育成面では、業界問わず社内大学の設置や外部の研修プログラムなどを活用しながら、急ピッチで独自の研修プログラムを整備する企業が登場している。地元の大学と連携した高度なプログラムを整備する企業もある。
なお、上司であるマネジメント層がデータサイエンスを理解できなければ、意思決定に遅れが発生する上に、データサイエンティストにフラストレーションがたまる恐れもある。マネジメント層を対象とした研修も重要だと筆者は考えている。
データサイエンティストが活躍するための条件とは?
せっかく採用したり育成したりしても、その人材が企業にとどまるかどうかは別問題だ。特にデータサイエンティストは引く手あまたで獲得競争は激化する一方だ。筆者が取材する中でも「(当社はデータサイエンティストを)十分に獲得している」との声は全く聞こえてこない。データサイエンティスト不足は継続している。
では、データサイエンティストに自社にとどまってもらうために何をすべきか。筆者は少なくても次の3つの条件が必要だと考えている。
(1)データドリブン経営の全社的な浸透
データサイエンティストが孤軍奮闘を強いられる環境下では、残念ながら居着かないだろう。データサイエンティストの言葉や思考への理解者や支援者を増やす必要がある。
そのためには「データを使いこなすための風土の構築」に取り組む必要があり、従業員のマインドセットが重要だ。筆者が取材した多くの企業では、全従業員を対象とした研修プログラムの整備や、TQM(総合的品質管理)大会でのナレッジシェアなど、さまざまな機会を通じて全従業員への浸透を図ろうと取り組んでいる。
(2)分析業務を進めやすいシステム環境の構築
支援者が多くいたとしても、分析環境が整備されていなかったり制約が多すぎたりすれば、せっかくのスキルが発揮できないため、やはり居着かないだろう。膨大なデータを蓄積するための基盤としてデータレイクなどを構築する際は、既存のオンプレミスのシステム環境とは別にクラウドで分析環境を構築する必要がある。

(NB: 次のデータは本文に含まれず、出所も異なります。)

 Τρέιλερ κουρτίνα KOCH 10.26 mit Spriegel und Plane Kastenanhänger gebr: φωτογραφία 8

特に分析業務を進める上では、必要に応じてさまざまなOSS(オープンソフトウェア)を利用するケースも多い。柔軟な分析環境を整備することが必須となる。
データ分析に際しては一部の部署にとどまらず、全社的なデータを横ぐしで分析することで多彩な切り口から探索することが求められる。組織横断のデータベースが整備されていても、データベースに蓄積されるデータのフォーマットを含めて統一されていなければスムーズに分析できない。事業部ごとのデータセットは整備されていないケースが多く、「データサイエンティストの仕事の8〜9割はデータクレンジングに充てられる」ともいわれている。

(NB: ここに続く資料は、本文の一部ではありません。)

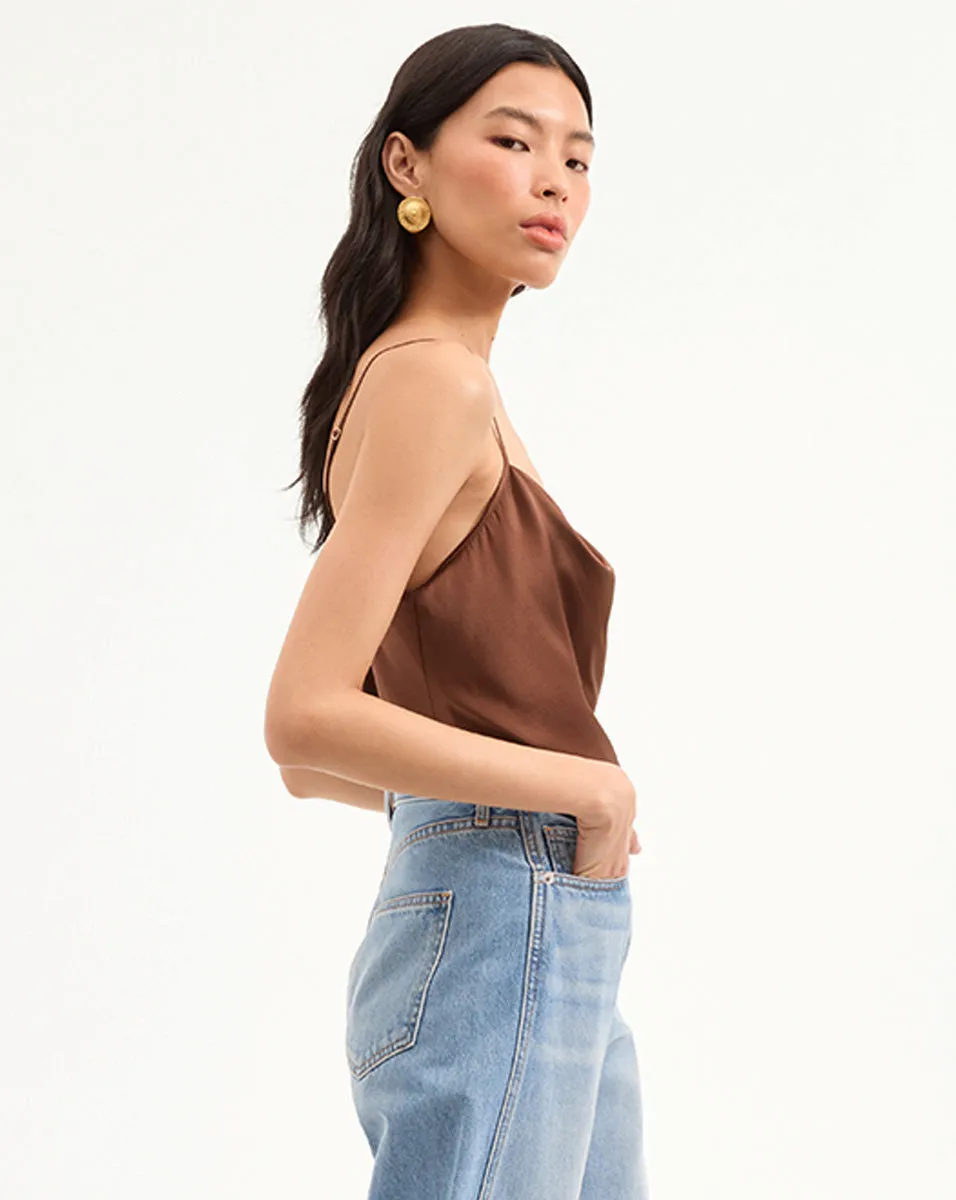 Sola Stretch-Silk Tank Top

日本情報システム・ユーザー協会(JUAS)の『企業IT動向調査報告書2023』によると、「データ活用への取り組み状況」のうち、「組織横断的にデータ活用ができる環境を構築」できている企業は16.1%にとどまる。これでは「自由にデータ分析ができる環境」が整っているとはいえない。データサイエンティストがスキルを発揮する上では、データ品質やメタデータ管理などデータマネジメントにも目を向ける必要がある。
(3)評価や年収などの人事面の整備
正当に評価されず、評価に見合った年収が示されなければ、不満が生まれて転職に意識が向かうことになるだろう。専門職として採用する以上、総合職とは異なる評価制度を用意すべきだ。

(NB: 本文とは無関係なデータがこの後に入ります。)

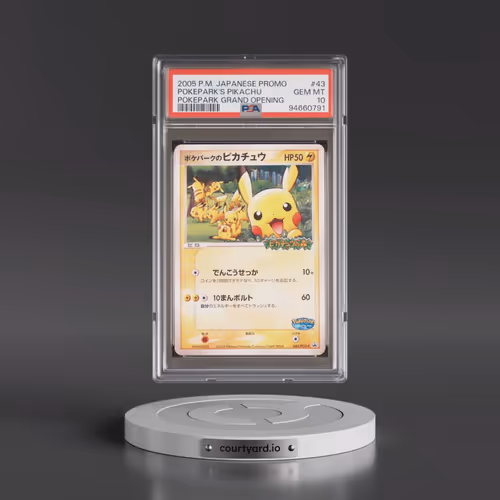 2005 Pokémon Promo #43 Pokepark's Pikachu - Pokepark Grand Opening (PSA 10 GEM MINT)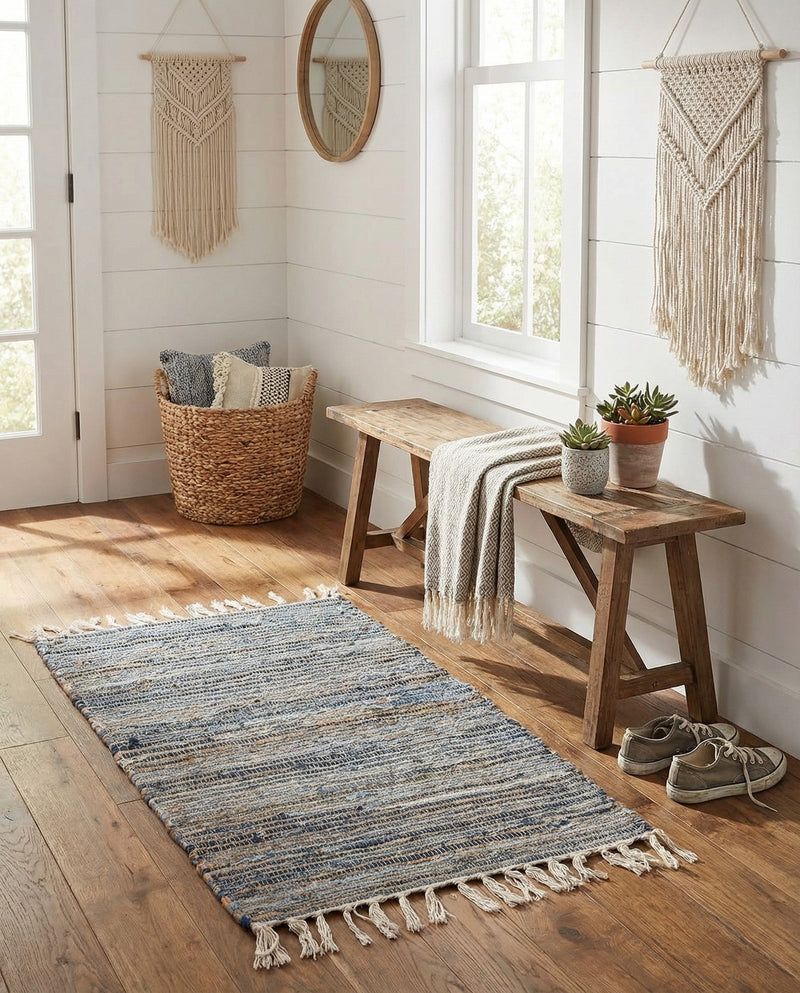 Osian Looms Collection Area Rug - Capri Rectangle Blue  lifestyle 19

ITベンダーの中には、専門職に対して個々人にKPI(重要業績評価指標)を設けて達成・未達の状況によって給与が上下する仕組みや一般従業員とは別の給与体系を導入している企業も多い。ユーザー企業でも、総合職として採用した新卒従業員と比較して専門職の昇格スピードを速めることで、年収も含めて優遇する動きがある。
ITベンダーを中心に、独自の認定制度を設ける取り組みも多い。上位資格を取得するほど給与に上乗せされる制度はモチベーションアップにも貢献している。一部のユーザー企業でもデータサイエンティストについて社内資格を設ける事業者が出てきた。資格に見合った年収テーブルを設けるなど、モチベーションアップの仕組みを用意し、自社にとどまる魅力を示し続ける必要があると筆者は考える。
さて、データ分析関連人材の市場規模予測の“裏側”はいかがだっただろうか。数字だけ見ると味気ないが、“裏側”には試行錯誤しながら人材の確保に取り組む担当者の涙や汗、時に喜びを含めたさまざまな人間模様が溢(あふ)れている。
次回以降もこうした形で調査データなどを取り上げながら、その“裏側”を読者の皆さんとのぞいてみたい。
(注1)ML(機械学習)を含むAI(人工知能)やデータマイニングなどの情報科学の技術によって、材料開発を迅速に進める手法。